AR: I wanted to touch on I Love Dick briefly, which has had quite a revival in the past few years. It’s been written about by Tavi Gevinson and cited by a number of the women in n+1’s recent pamphlet No Regrets as required reading. What’s your own relationship to the book like?

 

CK: Distant of course — it’s been fourteen years since I wrote it! But I’m proud of it and I’d never recant.

 

AR: Does it surprise you that it’s become such an influential text for young women? Any thoughts on why it’s regaining popularity now?

 

CK: I think the desire among women to depict ourselves and the world in a less compromised way has just reached a critical mass. There are so many excellent writers working along the same lines.

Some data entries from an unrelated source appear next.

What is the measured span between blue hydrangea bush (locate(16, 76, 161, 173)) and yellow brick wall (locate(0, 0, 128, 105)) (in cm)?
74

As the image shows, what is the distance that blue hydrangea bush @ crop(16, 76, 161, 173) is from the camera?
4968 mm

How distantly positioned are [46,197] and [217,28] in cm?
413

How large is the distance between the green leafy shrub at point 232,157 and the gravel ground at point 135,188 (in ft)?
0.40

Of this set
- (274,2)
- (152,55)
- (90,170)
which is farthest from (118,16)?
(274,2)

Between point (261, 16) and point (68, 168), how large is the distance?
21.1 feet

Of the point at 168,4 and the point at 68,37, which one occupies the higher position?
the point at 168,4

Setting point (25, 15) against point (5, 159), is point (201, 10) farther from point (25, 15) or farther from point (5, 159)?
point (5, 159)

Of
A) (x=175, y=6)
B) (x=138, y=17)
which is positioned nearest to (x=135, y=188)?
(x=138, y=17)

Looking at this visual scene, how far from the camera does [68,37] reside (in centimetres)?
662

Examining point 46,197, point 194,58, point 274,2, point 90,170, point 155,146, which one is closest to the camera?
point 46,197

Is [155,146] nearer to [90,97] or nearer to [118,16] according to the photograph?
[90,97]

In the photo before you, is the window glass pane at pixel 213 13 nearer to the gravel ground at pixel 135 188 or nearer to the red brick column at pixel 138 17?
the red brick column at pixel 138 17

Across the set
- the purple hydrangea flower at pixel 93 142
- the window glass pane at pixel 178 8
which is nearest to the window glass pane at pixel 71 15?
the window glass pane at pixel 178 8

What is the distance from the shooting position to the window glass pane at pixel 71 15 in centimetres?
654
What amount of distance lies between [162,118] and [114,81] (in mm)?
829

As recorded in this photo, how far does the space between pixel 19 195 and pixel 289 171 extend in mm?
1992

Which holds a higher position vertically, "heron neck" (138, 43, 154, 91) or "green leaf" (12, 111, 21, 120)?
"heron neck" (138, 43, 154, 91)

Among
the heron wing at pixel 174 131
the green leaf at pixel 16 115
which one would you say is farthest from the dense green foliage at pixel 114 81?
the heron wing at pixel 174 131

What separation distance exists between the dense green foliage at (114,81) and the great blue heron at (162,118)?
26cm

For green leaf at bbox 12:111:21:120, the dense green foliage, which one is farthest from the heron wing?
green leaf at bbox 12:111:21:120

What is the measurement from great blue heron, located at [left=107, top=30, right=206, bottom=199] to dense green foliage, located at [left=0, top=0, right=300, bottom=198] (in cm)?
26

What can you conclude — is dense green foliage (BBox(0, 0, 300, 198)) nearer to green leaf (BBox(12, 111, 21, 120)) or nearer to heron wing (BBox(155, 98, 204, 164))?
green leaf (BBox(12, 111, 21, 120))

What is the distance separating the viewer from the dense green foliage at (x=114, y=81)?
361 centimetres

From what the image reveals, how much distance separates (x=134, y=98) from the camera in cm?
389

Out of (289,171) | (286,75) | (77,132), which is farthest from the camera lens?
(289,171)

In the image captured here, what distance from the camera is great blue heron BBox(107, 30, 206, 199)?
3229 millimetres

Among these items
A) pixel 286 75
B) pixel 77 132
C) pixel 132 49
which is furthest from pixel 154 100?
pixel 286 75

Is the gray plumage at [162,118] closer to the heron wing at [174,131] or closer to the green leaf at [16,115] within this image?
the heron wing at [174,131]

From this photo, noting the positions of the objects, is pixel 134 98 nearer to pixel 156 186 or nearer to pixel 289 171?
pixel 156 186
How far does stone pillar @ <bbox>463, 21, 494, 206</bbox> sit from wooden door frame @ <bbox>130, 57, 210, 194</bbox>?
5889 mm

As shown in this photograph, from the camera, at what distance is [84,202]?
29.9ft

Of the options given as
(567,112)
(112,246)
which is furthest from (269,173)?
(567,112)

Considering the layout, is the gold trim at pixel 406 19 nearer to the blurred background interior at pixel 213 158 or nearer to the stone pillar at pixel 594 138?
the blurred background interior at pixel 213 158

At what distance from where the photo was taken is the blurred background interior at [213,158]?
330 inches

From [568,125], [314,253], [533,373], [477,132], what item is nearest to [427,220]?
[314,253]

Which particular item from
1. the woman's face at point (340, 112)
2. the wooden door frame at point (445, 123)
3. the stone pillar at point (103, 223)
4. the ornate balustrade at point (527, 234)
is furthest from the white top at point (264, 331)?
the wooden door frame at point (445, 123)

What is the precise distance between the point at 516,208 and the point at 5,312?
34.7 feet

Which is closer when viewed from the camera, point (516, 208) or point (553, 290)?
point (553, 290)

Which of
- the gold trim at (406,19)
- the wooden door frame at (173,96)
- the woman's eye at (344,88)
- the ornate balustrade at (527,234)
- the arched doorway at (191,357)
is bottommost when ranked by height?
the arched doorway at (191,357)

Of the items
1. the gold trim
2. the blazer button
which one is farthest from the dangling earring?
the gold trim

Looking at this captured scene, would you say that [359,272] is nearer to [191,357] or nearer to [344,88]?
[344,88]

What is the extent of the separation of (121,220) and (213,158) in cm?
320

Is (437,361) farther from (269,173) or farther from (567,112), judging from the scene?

The hypocrisy of a heterosexual “sexual freedom” completely defined by male desires and needs has really been called. 

 

AR: In an essay called “Manic Impositions,” Anna Watkins Fisher calls I Love Dick and Sophie Calle’s The Address Book acts of “performative parasitism.” She writes that you “feed on and destabilize patriarchal forms by seizing upon the gendered analogy of the ‘correspondence’ between the feminized parasite and her masculinized host.” What do you think about that reading?

 

CK: I’ve read her work, and while I don’t agree with everything Fisher says, I think it is great. Certainly the parasite/host metaphor is apt, but I wonder if it’s an exclusively gender-based thing? It could describe institutional or economic relations as well. In a sense, we’re all parasites feeding off a host.